Compress with position-aware cross-attention. The perceiver has its own internal RoPE on its cross-attention. Key positions match the original token positions $[0, T)$. Latent query positions are spread evenly across the same range via linspace(0, T-1, num_latents), i.e., the positions scale by $T/t$, so each latent “covers” a proportional span of the original context. This gives the perceiver position awareness without entangling it with the LLM's RoPE encoding.
Re-rotate. After compaction, we apply forward RoPE to the compact keys at their evenly-spaced positions. Each compact key now carries a clean, well-defined positional encoding that the LLM's attention mechanism can interpret correctly.

Without this pipeline, the perceiver either operates on scrambled positional encodings (producing compact keys that confuse the LLM's attention) or treats all input positions as interchangeable (losing sequential structure). An early MoE training run spent 235 steps with completely broken positional encoding before the bug was identified (util = -1.83, indicating the compact cache was actively worse than no context).

Figure 2: Step 2 of the un-rotate/compress/re-rotate pipeline. After stripping the LLM's RoPE (step 1), the perceiver's own cross-attention uses RoPE to encode where each input KV entry came from. Key positions match original token positions [0, T). Latent query positions are spread evenly across the same range, scaled by T/t. After compaction, compact keys are re-rotated at their evenly-spaced positions (step 3).

Removing the final normalization

Standard perceiver architectures apply a final RMSNorm to the latent representations before the output heads. In our setting, this normalization constrains the compact key and value vectors to lie on a hypersphere of fixed radius in the latent space, regardless of the content. Real KV cache entries from the LLM have varying norms that carry information – layer norm in the transformer produces outputs whose norms reflect the magnitude of the residual stream updates. By forcing all latent vectors to have unit RMS before projection, the final norm discards this signal and forces the output heads to compensate.

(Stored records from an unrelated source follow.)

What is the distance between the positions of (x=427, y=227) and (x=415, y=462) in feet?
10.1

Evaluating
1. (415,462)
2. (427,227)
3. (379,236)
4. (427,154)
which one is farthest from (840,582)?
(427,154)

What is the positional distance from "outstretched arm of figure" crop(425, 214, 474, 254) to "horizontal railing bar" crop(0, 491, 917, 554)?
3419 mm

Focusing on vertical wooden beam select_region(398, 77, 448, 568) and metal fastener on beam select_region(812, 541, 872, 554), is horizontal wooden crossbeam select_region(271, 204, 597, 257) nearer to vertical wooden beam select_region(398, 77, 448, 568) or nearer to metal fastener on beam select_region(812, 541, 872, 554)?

Removing the final norm allows the perceiver to produce compact keys and values with the natural norm variation that the LLM's attention mechanism expects, improving convergence and final quality.

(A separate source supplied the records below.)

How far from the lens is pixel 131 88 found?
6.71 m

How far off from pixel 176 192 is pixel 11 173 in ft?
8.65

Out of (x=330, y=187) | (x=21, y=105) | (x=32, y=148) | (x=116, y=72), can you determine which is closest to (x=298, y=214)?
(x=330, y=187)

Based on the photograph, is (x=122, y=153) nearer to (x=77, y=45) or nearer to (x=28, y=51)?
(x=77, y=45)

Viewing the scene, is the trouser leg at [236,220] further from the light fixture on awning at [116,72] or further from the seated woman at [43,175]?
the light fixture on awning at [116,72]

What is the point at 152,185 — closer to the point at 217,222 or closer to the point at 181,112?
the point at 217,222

Identity initialization with attention biases

The original perceiver was limited to ~128 latents regardless of context length. At 256 latents, training matched but never exceeded 128-latent performance; at 512+, training diverged entirely. We attributed this to the LLM's attention capacity for synthetic positions.

The breakthrough came from initializing the entire perceiver pipeline as a near-identity function; at init, each latent should simply copy the input KV entry at its corresponding position. This requires coordinated initialization across the full pipeline:

Value pathway (identity chain). v_proj and out_proj are set to identity matrices, and the output heads W_key/W_value are set to identity patterns that extract the key and value halves of the latent representation, respectively. At init, the value pathway is a straight pass-through: whatever the cross-attention selects flows unchanged to the output KVs. At 1:1 compression this is an exact copy; at higher ratios, each latent produces a weighted average of its ~T/t nearest positions.
Q/K pathway (biased projections). With the value pathway as identity, the remaining question is which input positions each latent attends to. We add bias terms to q_proj and k_proj in the cross-attention. The k_proj bias is set to a large constant vector (q_hat * 10), making all projected keys content-independent at init – they all point in the same direction regardless of input content. The q_proj bias provides a matching query direction. With content stripped from the Q/K pathway, the only remaining signal that differentiates attention across positions is RoPE → the perceiver's internal positional encoding becomes the dominant factor in attention routing.
Zero-init residuals. Self-attention output projections and later blocks' cross-attention output projections are zeroed, so only the first block's identity pathway is active at init.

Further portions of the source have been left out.